Microsoft has today announced a new artificial intelligence integration in Azure Media Services. New AI tools expand on the ability of Azure Media Services Video Indexer for transcribing multilingual speech and recognizing animated characters.

Video Indexer was launched at IBC a year ago and automatically creates metadata through user media. It achieves this by transcribing the video in any of 10 languages supported in Microsoft Translator. This allows the indexer to add subtitles to the file.

VI also leverages facial recognition technology to detect all people in the video. If the person/s are well known enough, the app will assign a name tag. Alternatively, users can add the name themselves.

At IBC 2019 today, Microsoft celebrated VI’s anniversary with two new preview features. The first is animated character recognition. Microsoft explains standard AI models do not handle animated faces well, because they are typically designed for human faces.
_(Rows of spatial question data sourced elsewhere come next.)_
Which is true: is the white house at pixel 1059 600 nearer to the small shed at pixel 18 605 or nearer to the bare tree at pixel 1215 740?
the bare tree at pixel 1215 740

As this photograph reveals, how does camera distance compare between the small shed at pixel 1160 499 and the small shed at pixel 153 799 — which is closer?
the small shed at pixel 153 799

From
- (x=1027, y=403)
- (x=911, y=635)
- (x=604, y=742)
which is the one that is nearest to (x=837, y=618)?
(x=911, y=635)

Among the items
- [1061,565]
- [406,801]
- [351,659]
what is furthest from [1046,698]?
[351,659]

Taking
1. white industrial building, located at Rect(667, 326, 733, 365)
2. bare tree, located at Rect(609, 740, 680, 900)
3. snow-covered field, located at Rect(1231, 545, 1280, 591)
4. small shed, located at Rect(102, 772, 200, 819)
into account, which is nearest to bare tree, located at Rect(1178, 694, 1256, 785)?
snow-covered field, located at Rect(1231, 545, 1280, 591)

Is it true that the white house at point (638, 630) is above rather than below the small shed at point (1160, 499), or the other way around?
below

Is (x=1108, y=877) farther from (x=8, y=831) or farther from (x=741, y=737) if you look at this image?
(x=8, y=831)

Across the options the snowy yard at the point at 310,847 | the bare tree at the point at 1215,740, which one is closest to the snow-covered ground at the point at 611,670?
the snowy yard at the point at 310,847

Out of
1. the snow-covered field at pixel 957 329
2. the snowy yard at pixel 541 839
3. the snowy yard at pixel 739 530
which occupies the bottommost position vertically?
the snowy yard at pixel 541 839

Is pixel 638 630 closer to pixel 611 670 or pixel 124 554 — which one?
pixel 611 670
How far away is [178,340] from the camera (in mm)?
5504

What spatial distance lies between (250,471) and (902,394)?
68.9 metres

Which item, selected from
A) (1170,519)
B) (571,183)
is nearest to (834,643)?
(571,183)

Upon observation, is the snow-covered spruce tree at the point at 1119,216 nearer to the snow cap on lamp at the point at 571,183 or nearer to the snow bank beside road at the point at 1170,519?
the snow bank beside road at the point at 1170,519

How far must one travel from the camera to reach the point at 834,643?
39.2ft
Azure Media Services Video Indexer is combining with Azure Customer Vision to create new AI models that automatically detect animated characters:

“These models are integrated into a single pipeline, which allows anyone to use the service without any previous machine learning skills. The results are available through the no-code Video Indexer portal or the REST API for easy integration into your own applications.”

Multilingual Transcription

Microsoft has also brought multilingual detection and transcription to preview in Azure Media Services Video Indexer. Audio mixed across multiple language is increasingly common. Microsoft says most text-to-speech solutions need language to be specified before transcription.

“Our new automatic spoken language identification for multiple content feature leverages machine learning technology to identify the different languages used in a media asset. Once detected, each language segment undergoes an automatic transcription process in the language identified, and all segments are integrated back together into one transcription file consisting of multiple languages.”